Chemistry of impulse conduction

The irritation process is also controlled by ions, mainly potassium, sodium and some organic compounds. The concentration of the location of these substances is different, the cell is negatively charged inside, and positively on the surface. This process will be called potential difference. When a negative charge fluctuates, for example, when it decreases, a potential difference is provoked and this process is called depolarization.

Irritation of a neuron entails the opening of sodium channels at the site of irritation. This can facilitate the entry of positively charged particles into the interior of the cell. Accordingly, the negative charge decreases and an action potential occurs or a nerve impulse occurs. After that, the sodium channels close again.

It is often found that it is the weakening of polarization that contributes to the opening of potassium channels, which provokes the release of positively charged potassium ions.

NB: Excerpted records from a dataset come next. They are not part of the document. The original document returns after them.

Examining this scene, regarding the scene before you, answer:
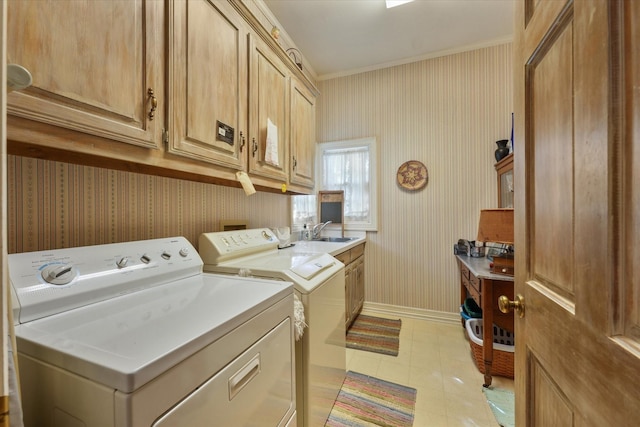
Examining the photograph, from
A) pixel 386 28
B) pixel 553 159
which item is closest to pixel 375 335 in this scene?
pixel 553 159

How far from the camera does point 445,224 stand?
2822mm

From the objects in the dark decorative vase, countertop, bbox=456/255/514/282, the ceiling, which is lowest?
countertop, bbox=456/255/514/282

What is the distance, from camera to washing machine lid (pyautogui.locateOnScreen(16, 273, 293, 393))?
0.48 meters

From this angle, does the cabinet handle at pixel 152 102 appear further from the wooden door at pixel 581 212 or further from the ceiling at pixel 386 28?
the ceiling at pixel 386 28

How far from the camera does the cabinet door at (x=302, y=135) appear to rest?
6.68 ft

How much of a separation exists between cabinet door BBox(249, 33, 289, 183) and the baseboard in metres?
2.05

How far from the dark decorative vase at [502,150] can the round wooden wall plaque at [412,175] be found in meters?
0.67

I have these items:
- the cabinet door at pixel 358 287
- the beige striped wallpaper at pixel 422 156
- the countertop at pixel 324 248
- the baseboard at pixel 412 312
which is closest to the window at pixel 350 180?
the beige striped wallpaper at pixel 422 156

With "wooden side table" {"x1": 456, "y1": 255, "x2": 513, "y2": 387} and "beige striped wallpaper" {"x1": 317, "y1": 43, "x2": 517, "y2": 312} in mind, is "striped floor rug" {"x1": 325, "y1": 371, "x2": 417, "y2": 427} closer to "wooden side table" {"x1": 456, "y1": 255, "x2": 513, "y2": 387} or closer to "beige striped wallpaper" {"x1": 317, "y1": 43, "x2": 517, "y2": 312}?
"wooden side table" {"x1": 456, "y1": 255, "x2": 513, "y2": 387}

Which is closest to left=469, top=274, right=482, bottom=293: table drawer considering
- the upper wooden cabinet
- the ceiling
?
the upper wooden cabinet

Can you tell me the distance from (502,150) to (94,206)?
10.1 feet

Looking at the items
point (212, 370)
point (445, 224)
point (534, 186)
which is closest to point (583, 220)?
point (534, 186)

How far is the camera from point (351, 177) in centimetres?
327

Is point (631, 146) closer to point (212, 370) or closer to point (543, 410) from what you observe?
point (543, 410)
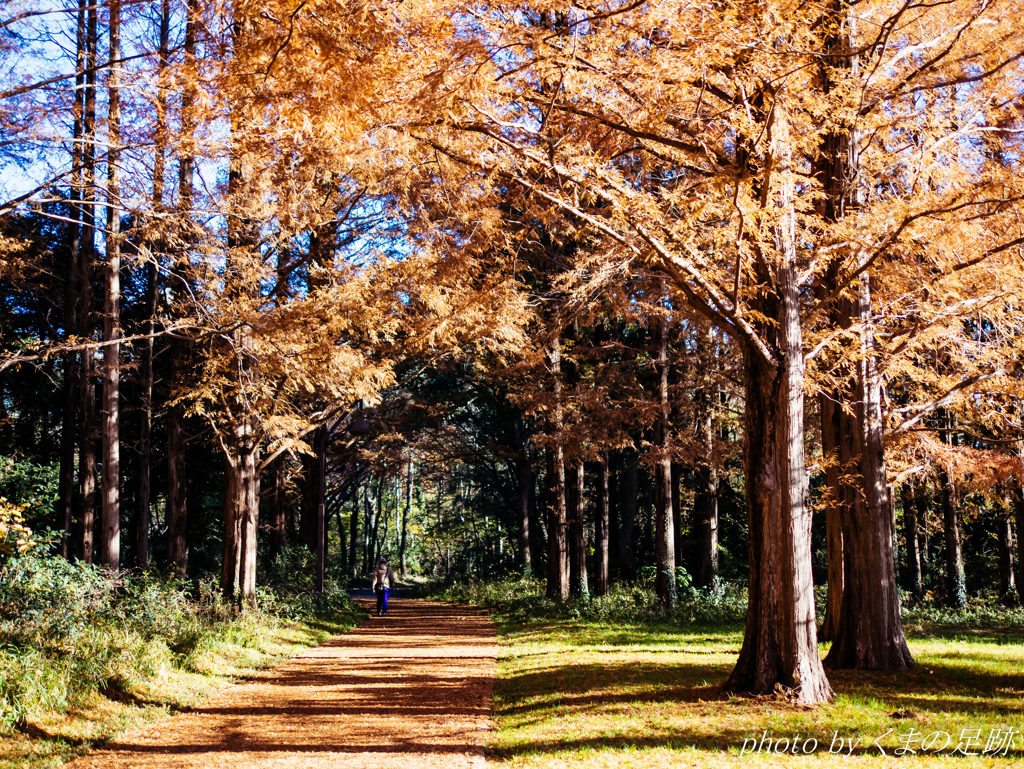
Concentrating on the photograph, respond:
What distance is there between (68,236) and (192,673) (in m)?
15.9

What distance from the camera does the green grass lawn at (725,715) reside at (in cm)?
608

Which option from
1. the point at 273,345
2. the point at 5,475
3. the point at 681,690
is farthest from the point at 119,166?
the point at 681,690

This action reduces the negative charge on the cell surface.

The resting potential or electrochemical state is restored when the potassium-sodium pumps are turned on, with the help of which sodium ions leave the cell, and potassium enters it.

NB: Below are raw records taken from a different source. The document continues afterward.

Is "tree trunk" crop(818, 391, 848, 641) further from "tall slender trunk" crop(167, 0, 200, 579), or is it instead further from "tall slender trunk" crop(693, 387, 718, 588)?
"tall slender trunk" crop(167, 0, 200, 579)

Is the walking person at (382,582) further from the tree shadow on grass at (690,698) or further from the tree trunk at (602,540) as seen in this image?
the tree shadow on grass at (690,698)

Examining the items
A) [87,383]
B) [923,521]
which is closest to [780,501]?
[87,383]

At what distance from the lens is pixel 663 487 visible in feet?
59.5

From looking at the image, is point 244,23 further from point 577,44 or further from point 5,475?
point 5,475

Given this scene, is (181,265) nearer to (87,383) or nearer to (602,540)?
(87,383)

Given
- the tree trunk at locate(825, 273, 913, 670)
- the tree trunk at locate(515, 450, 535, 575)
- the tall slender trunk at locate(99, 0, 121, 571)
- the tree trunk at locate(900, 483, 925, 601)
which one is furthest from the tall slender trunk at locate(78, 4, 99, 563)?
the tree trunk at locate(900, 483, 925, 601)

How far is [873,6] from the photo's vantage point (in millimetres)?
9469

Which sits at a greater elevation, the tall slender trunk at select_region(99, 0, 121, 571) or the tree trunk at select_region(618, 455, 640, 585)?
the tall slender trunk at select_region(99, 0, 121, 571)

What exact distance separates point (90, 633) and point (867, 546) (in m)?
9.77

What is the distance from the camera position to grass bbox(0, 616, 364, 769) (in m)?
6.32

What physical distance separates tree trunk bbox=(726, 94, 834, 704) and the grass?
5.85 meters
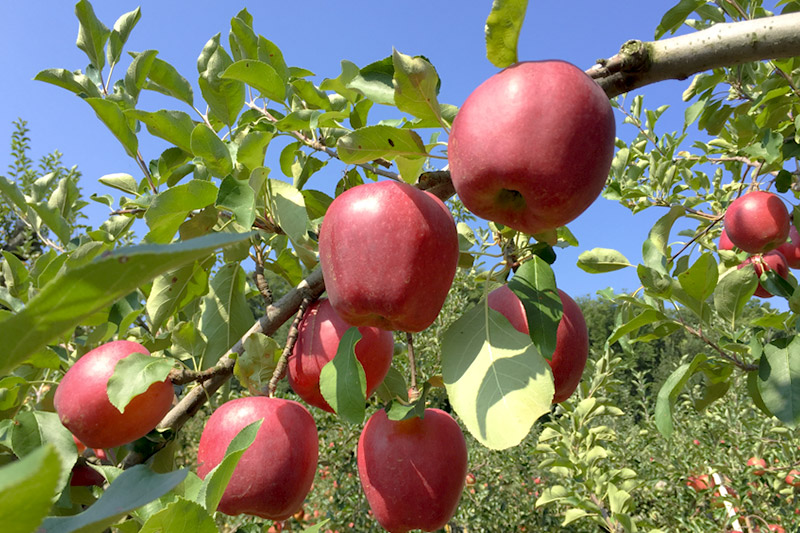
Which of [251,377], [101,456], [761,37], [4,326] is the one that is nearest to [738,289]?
[761,37]

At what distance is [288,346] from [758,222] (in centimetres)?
163

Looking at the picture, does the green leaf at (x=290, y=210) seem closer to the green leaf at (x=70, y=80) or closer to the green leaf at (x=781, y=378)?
the green leaf at (x=70, y=80)

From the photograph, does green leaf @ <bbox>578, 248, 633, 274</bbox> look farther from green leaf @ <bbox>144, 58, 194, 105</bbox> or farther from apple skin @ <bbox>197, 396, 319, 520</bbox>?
green leaf @ <bbox>144, 58, 194, 105</bbox>

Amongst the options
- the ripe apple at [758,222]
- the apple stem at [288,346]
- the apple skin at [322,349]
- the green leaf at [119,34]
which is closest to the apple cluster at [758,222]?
the ripe apple at [758,222]

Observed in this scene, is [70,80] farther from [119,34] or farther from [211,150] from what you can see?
[211,150]

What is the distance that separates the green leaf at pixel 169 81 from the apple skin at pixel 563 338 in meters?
0.79

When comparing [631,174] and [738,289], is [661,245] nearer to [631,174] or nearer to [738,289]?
[738,289]

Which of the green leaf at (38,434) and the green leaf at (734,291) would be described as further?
the green leaf at (734,291)

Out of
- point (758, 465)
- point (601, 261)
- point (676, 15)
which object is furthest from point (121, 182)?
point (758, 465)

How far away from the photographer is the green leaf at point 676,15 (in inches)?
65.8

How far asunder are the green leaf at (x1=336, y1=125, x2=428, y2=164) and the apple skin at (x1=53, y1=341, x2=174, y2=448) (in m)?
0.57


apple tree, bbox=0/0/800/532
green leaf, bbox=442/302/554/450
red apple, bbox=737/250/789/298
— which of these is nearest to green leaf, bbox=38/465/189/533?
apple tree, bbox=0/0/800/532

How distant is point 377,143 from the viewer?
749 millimetres

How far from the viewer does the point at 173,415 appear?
1.12 meters
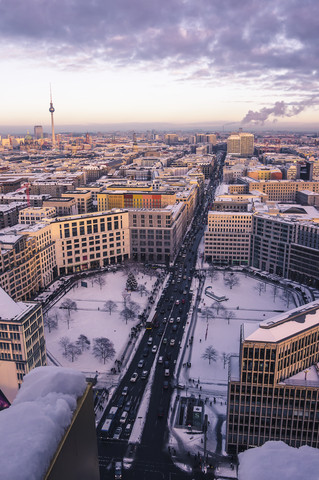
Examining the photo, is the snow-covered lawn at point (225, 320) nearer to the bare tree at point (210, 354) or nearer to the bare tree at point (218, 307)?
the bare tree at point (218, 307)

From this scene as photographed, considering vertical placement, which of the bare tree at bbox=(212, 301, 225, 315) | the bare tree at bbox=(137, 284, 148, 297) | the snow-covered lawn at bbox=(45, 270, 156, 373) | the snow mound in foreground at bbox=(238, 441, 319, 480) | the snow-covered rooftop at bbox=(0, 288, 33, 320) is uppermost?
the snow mound in foreground at bbox=(238, 441, 319, 480)

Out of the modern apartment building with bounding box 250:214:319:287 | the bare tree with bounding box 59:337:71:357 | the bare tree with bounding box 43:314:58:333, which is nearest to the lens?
the bare tree with bounding box 59:337:71:357

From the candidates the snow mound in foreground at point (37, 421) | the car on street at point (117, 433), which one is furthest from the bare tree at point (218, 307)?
the snow mound in foreground at point (37, 421)

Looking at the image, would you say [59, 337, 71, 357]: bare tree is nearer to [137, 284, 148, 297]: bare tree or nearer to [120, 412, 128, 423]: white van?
[120, 412, 128, 423]: white van

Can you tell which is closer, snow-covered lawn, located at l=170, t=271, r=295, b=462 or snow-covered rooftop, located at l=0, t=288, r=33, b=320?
snow-covered lawn, located at l=170, t=271, r=295, b=462

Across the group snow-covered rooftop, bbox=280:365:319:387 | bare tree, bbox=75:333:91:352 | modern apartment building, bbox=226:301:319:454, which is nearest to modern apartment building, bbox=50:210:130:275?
bare tree, bbox=75:333:91:352

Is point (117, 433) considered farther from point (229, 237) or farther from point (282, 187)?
point (282, 187)

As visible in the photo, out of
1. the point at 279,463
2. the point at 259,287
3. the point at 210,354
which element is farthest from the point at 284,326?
the point at 259,287
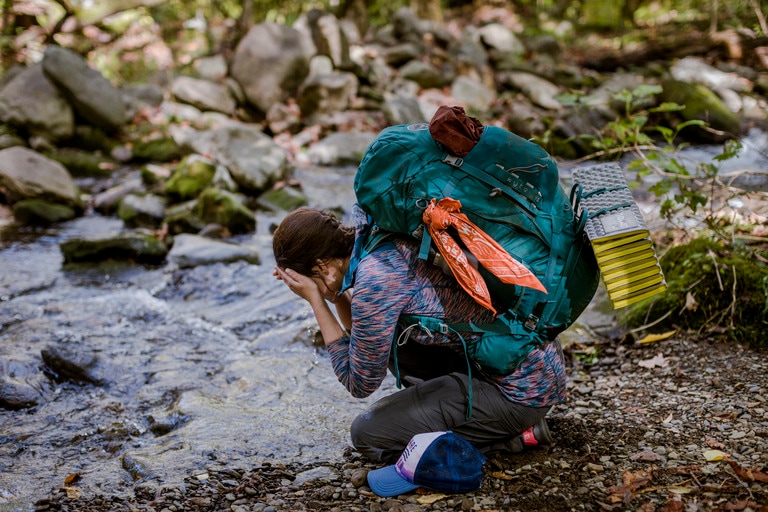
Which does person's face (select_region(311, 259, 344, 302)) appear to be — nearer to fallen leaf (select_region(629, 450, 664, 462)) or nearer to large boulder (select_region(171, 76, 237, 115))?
fallen leaf (select_region(629, 450, 664, 462))

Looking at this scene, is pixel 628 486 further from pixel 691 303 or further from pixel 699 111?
pixel 699 111

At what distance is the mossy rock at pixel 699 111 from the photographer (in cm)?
1157

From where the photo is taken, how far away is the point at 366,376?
2592 millimetres

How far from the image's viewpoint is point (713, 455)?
258 centimetres

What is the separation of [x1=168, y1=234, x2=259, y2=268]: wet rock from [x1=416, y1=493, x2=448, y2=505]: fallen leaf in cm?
471

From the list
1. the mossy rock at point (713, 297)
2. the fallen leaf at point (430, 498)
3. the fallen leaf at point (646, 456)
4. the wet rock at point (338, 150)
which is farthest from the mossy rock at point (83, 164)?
the fallen leaf at point (646, 456)

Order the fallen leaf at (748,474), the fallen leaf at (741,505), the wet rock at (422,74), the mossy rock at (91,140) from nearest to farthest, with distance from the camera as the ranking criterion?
the fallen leaf at (741,505), the fallen leaf at (748,474), the mossy rock at (91,140), the wet rock at (422,74)

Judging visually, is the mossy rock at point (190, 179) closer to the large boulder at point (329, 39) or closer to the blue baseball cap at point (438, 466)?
the large boulder at point (329, 39)

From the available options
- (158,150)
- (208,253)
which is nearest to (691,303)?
(208,253)

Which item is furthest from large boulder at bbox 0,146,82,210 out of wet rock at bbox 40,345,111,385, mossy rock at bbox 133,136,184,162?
wet rock at bbox 40,345,111,385

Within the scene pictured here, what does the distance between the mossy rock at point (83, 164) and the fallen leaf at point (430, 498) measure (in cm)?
945

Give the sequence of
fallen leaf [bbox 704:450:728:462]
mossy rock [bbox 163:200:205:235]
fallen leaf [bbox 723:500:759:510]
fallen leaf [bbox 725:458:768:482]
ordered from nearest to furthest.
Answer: fallen leaf [bbox 723:500:759:510], fallen leaf [bbox 725:458:768:482], fallen leaf [bbox 704:450:728:462], mossy rock [bbox 163:200:205:235]

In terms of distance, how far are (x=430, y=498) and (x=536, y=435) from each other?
0.61 metres

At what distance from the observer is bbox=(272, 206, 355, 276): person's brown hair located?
8.71 feet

As a result, it can be said that when electrochemical processes are resumed, impulses occur, striving along the fibers.

Conduction of a nerve impulse along the fiber occurs due to the propagation of a depolarization wave along the sheath of the process. Most peripheral nerves, through their motor and sensory fibers, provide impulse conduction at a speed of up to 50-60 m / s. The actual depolarization process is quite passive, while the restoration of the resting membrane potential and the ability to conduct is carried out by the functioning of the NA / K and Ca pumps. Their work requires ATP, a prerequisite for the formation of which is the presence of segmental blood flow. The cessation of the blood supply to the nerve immediately blocks the conduction of the nerve impulse.

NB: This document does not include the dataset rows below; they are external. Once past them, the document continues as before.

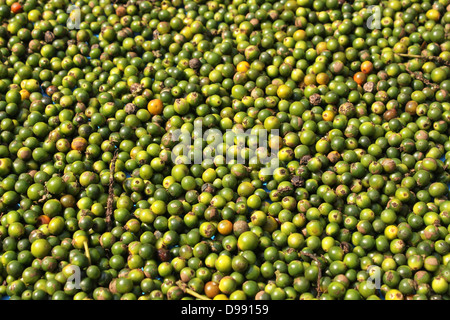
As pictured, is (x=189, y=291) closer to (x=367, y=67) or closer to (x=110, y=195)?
(x=110, y=195)

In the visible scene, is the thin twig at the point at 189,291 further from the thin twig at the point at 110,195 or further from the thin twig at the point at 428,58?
the thin twig at the point at 428,58

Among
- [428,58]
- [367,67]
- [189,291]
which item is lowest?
[189,291]

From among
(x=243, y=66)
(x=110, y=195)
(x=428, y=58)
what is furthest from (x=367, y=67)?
(x=110, y=195)

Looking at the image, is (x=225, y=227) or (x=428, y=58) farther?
(x=428, y=58)

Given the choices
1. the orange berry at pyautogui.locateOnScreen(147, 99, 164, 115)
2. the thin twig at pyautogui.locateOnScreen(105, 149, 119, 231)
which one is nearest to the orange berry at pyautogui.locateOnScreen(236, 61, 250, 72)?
the orange berry at pyautogui.locateOnScreen(147, 99, 164, 115)

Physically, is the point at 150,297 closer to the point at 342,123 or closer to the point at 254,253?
the point at 254,253

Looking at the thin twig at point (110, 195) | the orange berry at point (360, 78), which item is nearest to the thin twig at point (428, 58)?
the orange berry at point (360, 78)

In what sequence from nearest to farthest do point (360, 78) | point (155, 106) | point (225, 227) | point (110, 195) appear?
point (225, 227), point (110, 195), point (155, 106), point (360, 78)

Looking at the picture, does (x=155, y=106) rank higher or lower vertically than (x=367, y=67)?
lower

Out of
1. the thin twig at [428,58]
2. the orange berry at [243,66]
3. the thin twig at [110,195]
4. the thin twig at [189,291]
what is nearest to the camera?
the thin twig at [189,291]

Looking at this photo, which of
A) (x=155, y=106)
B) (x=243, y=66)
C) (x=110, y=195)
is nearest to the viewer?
(x=110, y=195)
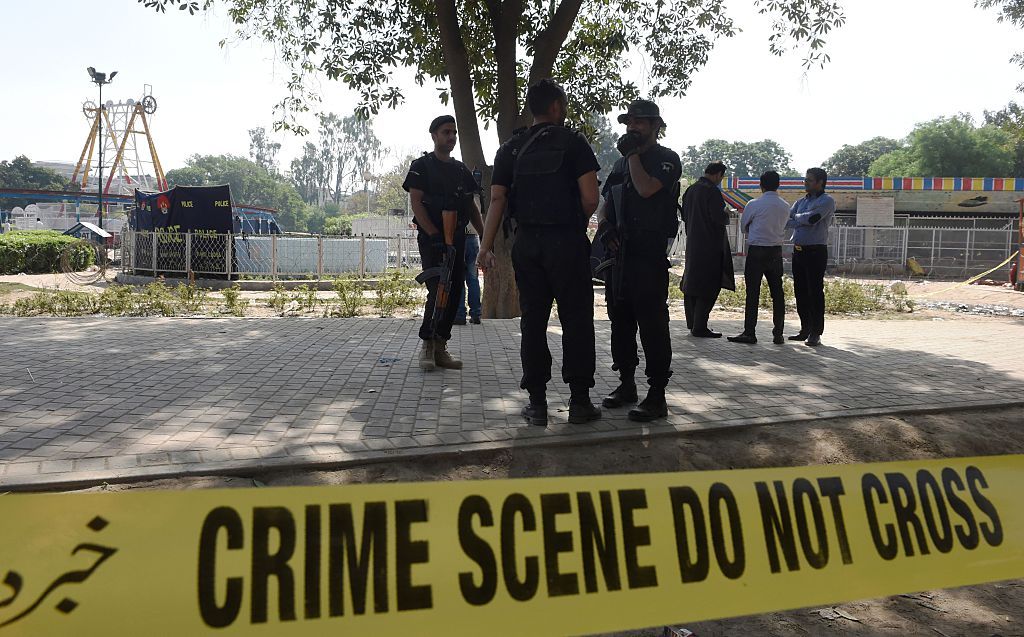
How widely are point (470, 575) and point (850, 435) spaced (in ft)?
10.4

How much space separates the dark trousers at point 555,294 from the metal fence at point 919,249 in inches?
871

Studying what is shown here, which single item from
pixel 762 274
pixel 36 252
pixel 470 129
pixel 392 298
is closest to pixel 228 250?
pixel 36 252

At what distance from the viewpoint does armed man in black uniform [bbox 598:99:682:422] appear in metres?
4.30

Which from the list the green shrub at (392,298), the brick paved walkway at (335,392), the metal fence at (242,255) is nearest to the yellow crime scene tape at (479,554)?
the brick paved walkway at (335,392)

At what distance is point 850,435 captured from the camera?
438 cm

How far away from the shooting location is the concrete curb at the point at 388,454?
3.30 m

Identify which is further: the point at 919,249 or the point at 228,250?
the point at 919,249

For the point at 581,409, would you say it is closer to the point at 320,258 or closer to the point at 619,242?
the point at 619,242

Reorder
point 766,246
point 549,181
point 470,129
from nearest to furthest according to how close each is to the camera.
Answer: point 549,181
point 766,246
point 470,129

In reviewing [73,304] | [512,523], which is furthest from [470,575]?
[73,304]

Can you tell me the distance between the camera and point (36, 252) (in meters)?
22.9

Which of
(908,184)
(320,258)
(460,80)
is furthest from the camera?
(908,184)

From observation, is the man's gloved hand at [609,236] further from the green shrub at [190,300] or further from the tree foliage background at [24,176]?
the tree foliage background at [24,176]

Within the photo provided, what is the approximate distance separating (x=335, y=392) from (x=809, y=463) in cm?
302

According to the structural features and functions, nerve fibers are divided into two types: unmyelinated and myelinated. Unmyelinated nerve fibers do not have a myelin sheath. Their diameter is 5-7 microns, the speed of impulse conduction is 1-2 m/s. Myelin fibers consist of an axial cylinder covered by a myelin sheath formed by Schwann cells. The axial cylinder has a membrane and oxoplasm. The myelin sheath consists of 80% lipids and 20% protein. The myelin sheath does not completely cover the axial cylinder, but is interrupted and leaves open areas of the axial cylinder, which are called nodal intercepts (Ranvier intercepts). The length of the sections between the intercepts is different and depends on the thickness of the nerve fiber: the thicker it is, the longer the distance between the intercepts.

Depending on the speed of excitation conduction, nerve fibers are divided into three types: A, B, C. Type A fibers have the highest excitation conduction speed, the excitation conduction speed of which reaches 120 m/s, B has a speed of 3 to 14 m/s, C - from 0.5 to 2 m/s.

There are 5 laws of excitation:

• 1. The nerve must maintain physiological and functional continuity.
• 2. Under natural conditions, the propagation of an impulse from the cell to the periphery. There is a 2-sided impulse conduction.
• 3. Conducting an impulse in isolation, i.e. myelinated fibers do not transmit impulses to neighboring nerve fibers, but only along the nerve.
• 4. The relative indefatigability of the nerve, in contrast to the muscles.
• 5. The rate of excitation depends on the presence or absence of myelin and the length of the fiber.
• 3. Classification of peripheral nerve injuries

Damage is:

• A) firearms: -direct (bullet, fragmentation)
• -mediated
• - pneumatic damage
• B) non-firearms: cut, stab, bitten, compression, compression-ischemic

Also in the literature there is a division of injuries into open (cut, stab, torn, chopped, bruised, crushed wounds) and closed (concussion, bruise, squeezing, stretching, rupture and dislocation) injuries of the peripheral nervous system.